Project leader: dr. Matjaž Humar

Duration:  01.05.2020 – 31.05.2025, ERC StG (GA851143)

Recently, micro-sized lasers have been integrated into biological systems including cells and tissues. Currently, the most frequently used techniques to study complex processes in live cells employ fluorescent probes. However, fluorescent probes have several disadvantages including photobleaching, sensitivity to environmental factors, potential phototoxicity, and broad emission spectrum, which limits their sensitivity, multiplexing ability, and imaging capabilities in biological tissues. The transition from detecting laser emission from bio-integrated lasers instead of fluorescence represents a paradigm shift. Due to narrow emission linewidth, high coherence, large intensity, and highly nonlinear output from lasers, they open huge opportunities in ultrasensitive sensing, spectral multiplexing, and microscopy. The applicant has recently for the first time demonstrated a laser completely embedded inside a live human cell.
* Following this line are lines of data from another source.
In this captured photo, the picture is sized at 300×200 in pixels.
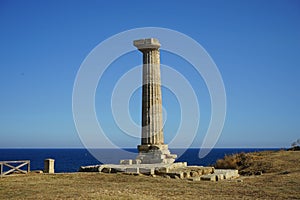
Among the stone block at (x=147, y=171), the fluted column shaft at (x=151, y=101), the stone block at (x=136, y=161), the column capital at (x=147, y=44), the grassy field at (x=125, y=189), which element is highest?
the column capital at (x=147, y=44)

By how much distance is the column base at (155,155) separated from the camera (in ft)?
74.8

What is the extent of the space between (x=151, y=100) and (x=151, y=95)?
0.31 metres

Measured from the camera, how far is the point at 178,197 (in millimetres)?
12398

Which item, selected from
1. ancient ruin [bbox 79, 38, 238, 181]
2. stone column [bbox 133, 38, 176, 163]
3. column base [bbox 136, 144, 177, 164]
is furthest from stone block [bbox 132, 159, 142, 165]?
stone column [bbox 133, 38, 176, 163]

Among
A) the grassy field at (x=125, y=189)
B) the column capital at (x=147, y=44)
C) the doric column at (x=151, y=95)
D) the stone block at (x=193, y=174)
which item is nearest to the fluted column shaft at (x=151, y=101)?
the doric column at (x=151, y=95)

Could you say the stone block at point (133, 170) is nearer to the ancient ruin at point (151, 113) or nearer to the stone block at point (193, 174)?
the stone block at point (193, 174)

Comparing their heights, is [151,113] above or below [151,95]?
below

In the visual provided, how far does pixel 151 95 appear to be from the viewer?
24.2 meters

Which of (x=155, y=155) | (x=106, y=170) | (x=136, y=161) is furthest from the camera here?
(x=155, y=155)

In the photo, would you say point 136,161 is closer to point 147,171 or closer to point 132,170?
point 132,170

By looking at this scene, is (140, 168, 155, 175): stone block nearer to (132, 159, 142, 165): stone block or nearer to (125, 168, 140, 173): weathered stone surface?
(125, 168, 140, 173): weathered stone surface

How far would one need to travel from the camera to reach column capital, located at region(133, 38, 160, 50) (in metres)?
24.0

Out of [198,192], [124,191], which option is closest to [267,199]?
[198,192]

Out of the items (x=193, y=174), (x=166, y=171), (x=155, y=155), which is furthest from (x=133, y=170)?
(x=155, y=155)
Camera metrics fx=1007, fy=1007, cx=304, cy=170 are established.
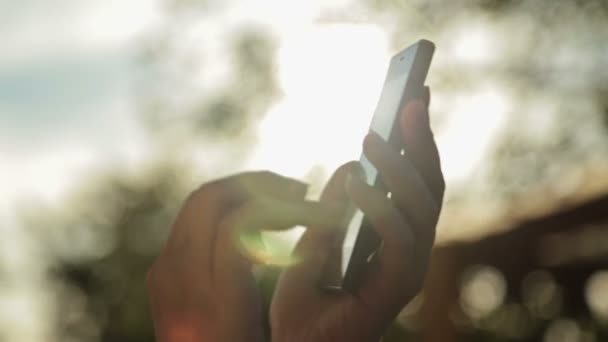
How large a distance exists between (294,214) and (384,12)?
10.3m

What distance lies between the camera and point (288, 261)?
198cm

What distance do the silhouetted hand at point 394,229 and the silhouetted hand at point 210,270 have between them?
0.73 feet

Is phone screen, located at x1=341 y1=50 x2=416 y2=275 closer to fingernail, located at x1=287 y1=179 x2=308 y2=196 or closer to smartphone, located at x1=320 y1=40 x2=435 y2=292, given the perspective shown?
smartphone, located at x1=320 y1=40 x2=435 y2=292

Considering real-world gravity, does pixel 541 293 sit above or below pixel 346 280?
below

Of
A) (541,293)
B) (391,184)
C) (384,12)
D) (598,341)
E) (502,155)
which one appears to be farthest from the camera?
(541,293)

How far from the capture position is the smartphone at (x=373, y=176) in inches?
75.4

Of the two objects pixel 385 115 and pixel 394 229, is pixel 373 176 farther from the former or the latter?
pixel 394 229

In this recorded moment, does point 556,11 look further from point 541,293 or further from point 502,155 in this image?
point 541,293

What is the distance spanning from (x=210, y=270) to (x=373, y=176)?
27.2 inches

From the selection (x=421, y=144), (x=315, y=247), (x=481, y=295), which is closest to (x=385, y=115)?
(x=315, y=247)

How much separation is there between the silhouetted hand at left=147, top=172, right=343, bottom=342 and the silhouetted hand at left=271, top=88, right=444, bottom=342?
22cm

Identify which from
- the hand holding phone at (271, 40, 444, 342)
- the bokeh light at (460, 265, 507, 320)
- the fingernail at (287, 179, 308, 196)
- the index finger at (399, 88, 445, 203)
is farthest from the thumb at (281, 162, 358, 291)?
the bokeh light at (460, 265, 507, 320)

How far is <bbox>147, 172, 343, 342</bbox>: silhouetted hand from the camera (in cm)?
137

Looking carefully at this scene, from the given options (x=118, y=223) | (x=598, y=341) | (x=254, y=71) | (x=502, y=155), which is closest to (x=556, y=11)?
(x=502, y=155)
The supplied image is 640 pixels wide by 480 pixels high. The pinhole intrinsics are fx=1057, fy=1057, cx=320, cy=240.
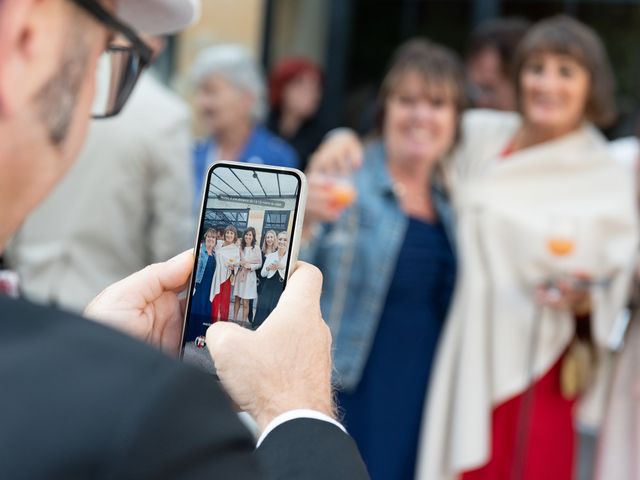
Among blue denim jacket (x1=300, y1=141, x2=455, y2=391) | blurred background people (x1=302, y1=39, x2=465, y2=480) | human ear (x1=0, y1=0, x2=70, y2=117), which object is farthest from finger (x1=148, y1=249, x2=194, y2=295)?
blue denim jacket (x1=300, y1=141, x2=455, y2=391)

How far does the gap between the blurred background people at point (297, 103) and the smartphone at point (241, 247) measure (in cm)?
553

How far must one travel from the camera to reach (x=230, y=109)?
529 centimetres

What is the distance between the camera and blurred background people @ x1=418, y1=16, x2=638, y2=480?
3.65 m

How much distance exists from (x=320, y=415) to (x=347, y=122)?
8111 millimetres

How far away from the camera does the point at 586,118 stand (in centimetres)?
392

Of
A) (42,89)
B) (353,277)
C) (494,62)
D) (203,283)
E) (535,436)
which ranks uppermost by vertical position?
(494,62)

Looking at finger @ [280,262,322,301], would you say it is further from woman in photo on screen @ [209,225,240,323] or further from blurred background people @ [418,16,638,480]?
blurred background people @ [418,16,638,480]

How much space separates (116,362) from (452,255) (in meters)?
3.09

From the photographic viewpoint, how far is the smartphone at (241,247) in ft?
4.52

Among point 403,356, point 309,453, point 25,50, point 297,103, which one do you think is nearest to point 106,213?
point 403,356

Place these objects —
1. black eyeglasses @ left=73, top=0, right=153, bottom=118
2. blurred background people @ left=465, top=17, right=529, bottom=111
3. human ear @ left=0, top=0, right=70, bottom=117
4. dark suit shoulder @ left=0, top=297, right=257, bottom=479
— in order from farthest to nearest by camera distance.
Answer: blurred background people @ left=465, top=17, right=529, bottom=111
black eyeglasses @ left=73, top=0, right=153, bottom=118
human ear @ left=0, top=0, right=70, bottom=117
dark suit shoulder @ left=0, top=297, right=257, bottom=479

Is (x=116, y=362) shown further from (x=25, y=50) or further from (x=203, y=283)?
(x=203, y=283)

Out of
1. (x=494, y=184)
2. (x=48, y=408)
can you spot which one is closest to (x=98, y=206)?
(x=494, y=184)

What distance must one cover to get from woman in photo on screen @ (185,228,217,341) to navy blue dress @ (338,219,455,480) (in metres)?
2.28
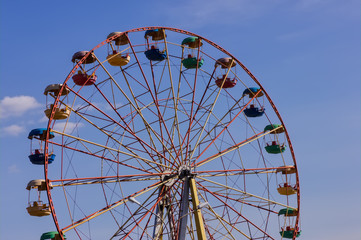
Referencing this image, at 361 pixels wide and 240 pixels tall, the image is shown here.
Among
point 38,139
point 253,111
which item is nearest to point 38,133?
point 38,139

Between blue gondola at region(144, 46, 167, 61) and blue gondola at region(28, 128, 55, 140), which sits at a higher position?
blue gondola at region(144, 46, 167, 61)

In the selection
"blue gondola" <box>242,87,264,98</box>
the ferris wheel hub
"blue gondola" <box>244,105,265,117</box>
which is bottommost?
the ferris wheel hub

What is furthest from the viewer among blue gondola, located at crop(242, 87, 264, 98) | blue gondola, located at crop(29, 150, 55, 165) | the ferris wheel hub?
blue gondola, located at crop(242, 87, 264, 98)

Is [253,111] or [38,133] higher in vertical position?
[253,111]

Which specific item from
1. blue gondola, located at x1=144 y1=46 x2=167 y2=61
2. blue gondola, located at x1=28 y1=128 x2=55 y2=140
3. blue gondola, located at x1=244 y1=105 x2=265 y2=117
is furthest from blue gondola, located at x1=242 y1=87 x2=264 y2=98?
blue gondola, located at x1=28 y1=128 x2=55 y2=140

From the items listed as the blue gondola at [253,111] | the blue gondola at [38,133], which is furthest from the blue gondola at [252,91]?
the blue gondola at [38,133]

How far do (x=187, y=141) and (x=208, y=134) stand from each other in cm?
157

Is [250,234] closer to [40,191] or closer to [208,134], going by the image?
[208,134]

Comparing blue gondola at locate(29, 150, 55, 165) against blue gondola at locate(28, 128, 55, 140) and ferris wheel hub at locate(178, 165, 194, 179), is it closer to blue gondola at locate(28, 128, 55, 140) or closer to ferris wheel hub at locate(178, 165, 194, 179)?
blue gondola at locate(28, 128, 55, 140)

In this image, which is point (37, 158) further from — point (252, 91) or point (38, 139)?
point (252, 91)

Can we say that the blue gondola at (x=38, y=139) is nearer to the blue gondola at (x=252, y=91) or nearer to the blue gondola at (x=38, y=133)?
the blue gondola at (x=38, y=133)

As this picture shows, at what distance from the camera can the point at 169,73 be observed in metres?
34.8

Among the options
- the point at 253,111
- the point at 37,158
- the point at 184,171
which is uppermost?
the point at 253,111

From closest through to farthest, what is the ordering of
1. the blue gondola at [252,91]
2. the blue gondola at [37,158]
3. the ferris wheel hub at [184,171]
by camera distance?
the blue gondola at [37,158] < the ferris wheel hub at [184,171] < the blue gondola at [252,91]
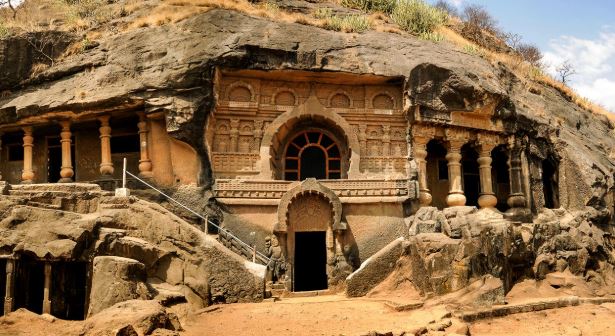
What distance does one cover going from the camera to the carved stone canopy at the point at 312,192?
16.3 meters

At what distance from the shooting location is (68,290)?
13.0m

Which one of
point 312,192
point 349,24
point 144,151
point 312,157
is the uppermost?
point 349,24

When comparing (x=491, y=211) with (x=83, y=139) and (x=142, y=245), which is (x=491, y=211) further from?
(x=83, y=139)

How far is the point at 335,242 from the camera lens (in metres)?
16.7

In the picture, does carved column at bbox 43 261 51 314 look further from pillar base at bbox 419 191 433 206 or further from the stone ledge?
pillar base at bbox 419 191 433 206

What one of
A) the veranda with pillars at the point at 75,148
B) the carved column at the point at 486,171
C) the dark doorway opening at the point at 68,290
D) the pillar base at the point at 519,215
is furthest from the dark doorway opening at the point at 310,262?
the dark doorway opening at the point at 68,290

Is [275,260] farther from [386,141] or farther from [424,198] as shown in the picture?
[386,141]

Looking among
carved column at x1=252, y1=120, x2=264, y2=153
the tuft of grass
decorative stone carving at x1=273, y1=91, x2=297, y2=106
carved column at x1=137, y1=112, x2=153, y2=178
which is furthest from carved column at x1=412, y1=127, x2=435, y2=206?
carved column at x1=137, y1=112, x2=153, y2=178

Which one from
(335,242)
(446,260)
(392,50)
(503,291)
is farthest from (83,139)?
(503,291)

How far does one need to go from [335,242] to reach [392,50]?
6.43m

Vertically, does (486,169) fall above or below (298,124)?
below

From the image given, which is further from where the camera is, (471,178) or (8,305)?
(471,178)

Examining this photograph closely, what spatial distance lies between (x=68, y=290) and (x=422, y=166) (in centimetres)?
1073

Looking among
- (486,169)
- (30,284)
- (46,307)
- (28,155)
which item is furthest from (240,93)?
(46,307)
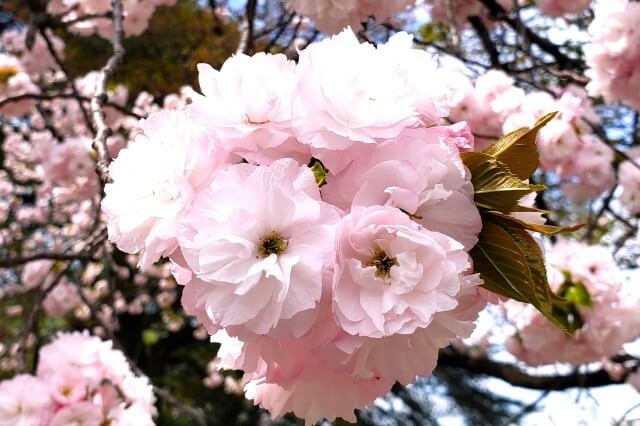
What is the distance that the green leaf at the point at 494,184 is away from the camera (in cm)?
62

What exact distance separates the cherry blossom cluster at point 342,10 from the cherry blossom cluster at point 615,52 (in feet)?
2.36

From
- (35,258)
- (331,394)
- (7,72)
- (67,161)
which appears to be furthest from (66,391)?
(7,72)

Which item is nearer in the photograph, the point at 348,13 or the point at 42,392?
the point at 42,392

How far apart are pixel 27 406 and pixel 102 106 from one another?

However, to date it has only been demonstrated that laser light can be generated within the cell, but not how is the laser output coupled to the biophysical and biochemical processes inside cells.

The goal of Cell-Lasers is to study these intimate interactions including forces acting within cells, properties of natural cavities in lipid droplets, and the intracellular chemical environment. Since the spectral positions of laser lines do not change with propagation through scattering and absorbing media, the cell lasers will enable multiplexed sensing, tracking, and localization of cells embedded deep inside tissues.

In the long term Cell-Lasers aim to transform the bio-integrated lasers from being a pure scientific curiosity into a powerful tool for the study of biophysical and biochemical processes taking place on a single-cell level.